Disentangling the effect of topography and microtopography on near-ground growing-season frosts at the boreal-temperate forest ecotone (Québec, Canada)

Abstract

Permanent landscape attributes such as topography (elevation [m]) and microtopography (local variation in elevation [cm]) can increase the risk of cold air drainage down-slopes and in microtopographic depressions, causing important temperature gradients that generate localized growing-season frosts. Since most studies on growing-season frosts are restricted to the northern parts of the boreal forest or to mountainous areas, their negative consequences on tree productivity at the boreal-temperate forest ecotone is often ignored. We quantified the intensity and probability of growing-season frosts at the boreal-temperate forest ecotone in regard to topographic and microtopographic landscape attributes, which were extracted from airborne LiDAR surveys.

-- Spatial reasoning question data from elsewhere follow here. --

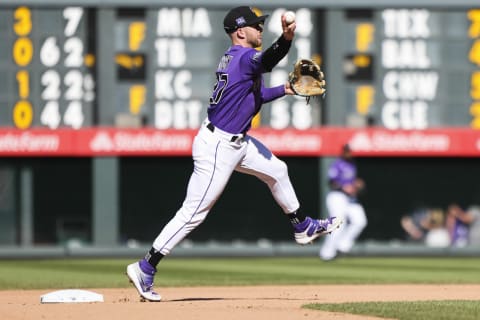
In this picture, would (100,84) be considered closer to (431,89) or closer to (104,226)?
(104,226)

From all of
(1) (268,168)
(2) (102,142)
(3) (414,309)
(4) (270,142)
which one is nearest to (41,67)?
(2) (102,142)

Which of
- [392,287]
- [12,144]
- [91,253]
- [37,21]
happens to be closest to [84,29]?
[37,21]

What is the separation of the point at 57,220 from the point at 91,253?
5.09 ft

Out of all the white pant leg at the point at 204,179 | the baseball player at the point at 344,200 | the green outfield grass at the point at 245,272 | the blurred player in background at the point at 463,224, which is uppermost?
the white pant leg at the point at 204,179

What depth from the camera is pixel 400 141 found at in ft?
74.1

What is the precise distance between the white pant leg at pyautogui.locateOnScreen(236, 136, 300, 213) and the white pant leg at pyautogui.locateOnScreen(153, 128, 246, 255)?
130mm

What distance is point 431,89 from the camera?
71.3 ft

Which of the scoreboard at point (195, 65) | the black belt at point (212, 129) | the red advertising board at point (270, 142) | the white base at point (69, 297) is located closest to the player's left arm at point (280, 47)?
the black belt at point (212, 129)

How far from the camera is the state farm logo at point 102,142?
22.4 metres

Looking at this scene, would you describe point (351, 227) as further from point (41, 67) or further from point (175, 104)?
point (41, 67)

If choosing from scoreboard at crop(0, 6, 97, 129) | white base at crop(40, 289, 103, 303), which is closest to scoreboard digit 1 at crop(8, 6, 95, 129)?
scoreboard at crop(0, 6, 97, 129)

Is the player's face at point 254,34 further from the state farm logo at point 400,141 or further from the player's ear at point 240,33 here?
the state farm logo at point 400,141

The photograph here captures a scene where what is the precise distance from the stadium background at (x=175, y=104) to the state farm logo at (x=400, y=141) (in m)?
0.03

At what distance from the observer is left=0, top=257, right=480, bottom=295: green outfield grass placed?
41.8 ft
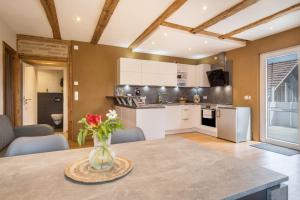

In situ air temperature was measured for two summers (2016–2017) with 252 temperature loggers installed in two 18-years-old spruce plantations established in both temperate and boreal mixedwood forests. Growing-season frosts were more intense and probable at the boreal mixedwood forest site compared to the temperate forest site. Still, at both sites, when growing-season frost occurred, air temperature could vary by 4 °C along the elevation gradient of 15 m, often reaching sub-zero values at low elevation while reaching above-freezing values at high elevation. The importance of microtopography on the risk of sub-zero temperatures increased where frost events were less likely to occur such as at the temperate forest and at high elevation. Considering that growing-season frosts can considerably reduce tree productivity, the effects of both topography and planting microsite should be considered when determining where to establish plantations in the landscape and to determine suitable frost-free planting microsites within a plantation.